Greece’s new caretaker cabinet took office Thursday.
Senior Judge Panagiotis Pikrammenos, shown here in the center, will head an emergency government of professors, technocrats and politicians through the turbulent month until repeated election on June 17th.
In Greece and across Europe, there is a growing feeling that the coming weeks could decide Greece’s future in the Euro Zone.
“I don’t have any hope any more. Regardless of what happens, I think that the things are just going to get worse.” (A bookstore employee says.)
With Greek depositors withdrawing hundreds of millions worth of Euros from local banks, the European Central Bank has stopped offering loans to some Greek banks it does not consider solvent.
But both politicians and analysts are cautioning against fears of a run on Greek banks.
Theodore Drintas is a market analyst with Attica Wealth:
“I would expect that the population will be quietly doing what it’s been doing in the previous days. In other words, some of the Greek citizens are afraid and they are taking slowly about the money, a portion of the money. But I’m not expecting the bank run.”
Many Greeks say another election will simply prolong the agony.
Dionyssis Dimitrakopoulos, a senior lecturer of the Birkbeck College University of London, says there is a danger of the same poll producing the same result.

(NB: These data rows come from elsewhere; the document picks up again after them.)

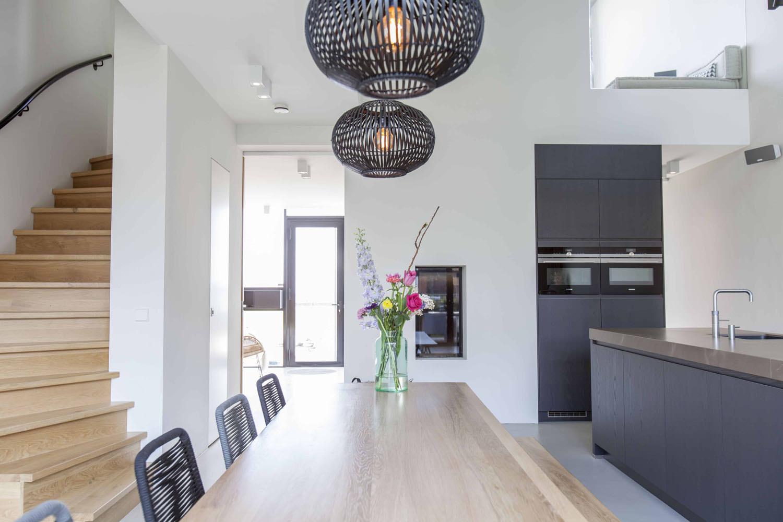 trendy-eigentijds-interieur-woonkeuken-villa-amsterdam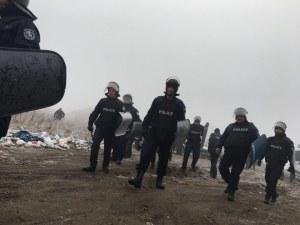 Жандармерия и полиция блокираха старозагорско село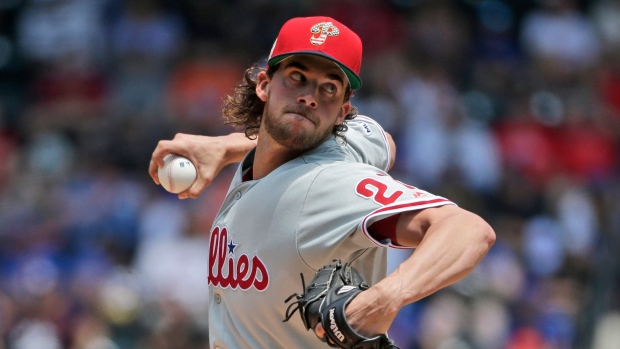 sports shoes 8130e ca204 Aaron Nola no-hitter through six, Jay Bruce hit two homeruns and lead  Phillies over Mets - TSN.ca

“Everybody as we say in Greece, will have to add some water to their wine. In another word, to seek consensus, you can not build consensus without moving away from your original position.”
Spain saw its borrow costs rise sharply as fears grow over contagion across southern Europe. Shares in the Spanish Bank Bankia which is been bailed out by the government, plummeted Thursday after a newspaper report said customers had withdrawn more than one billion Euros in just a week.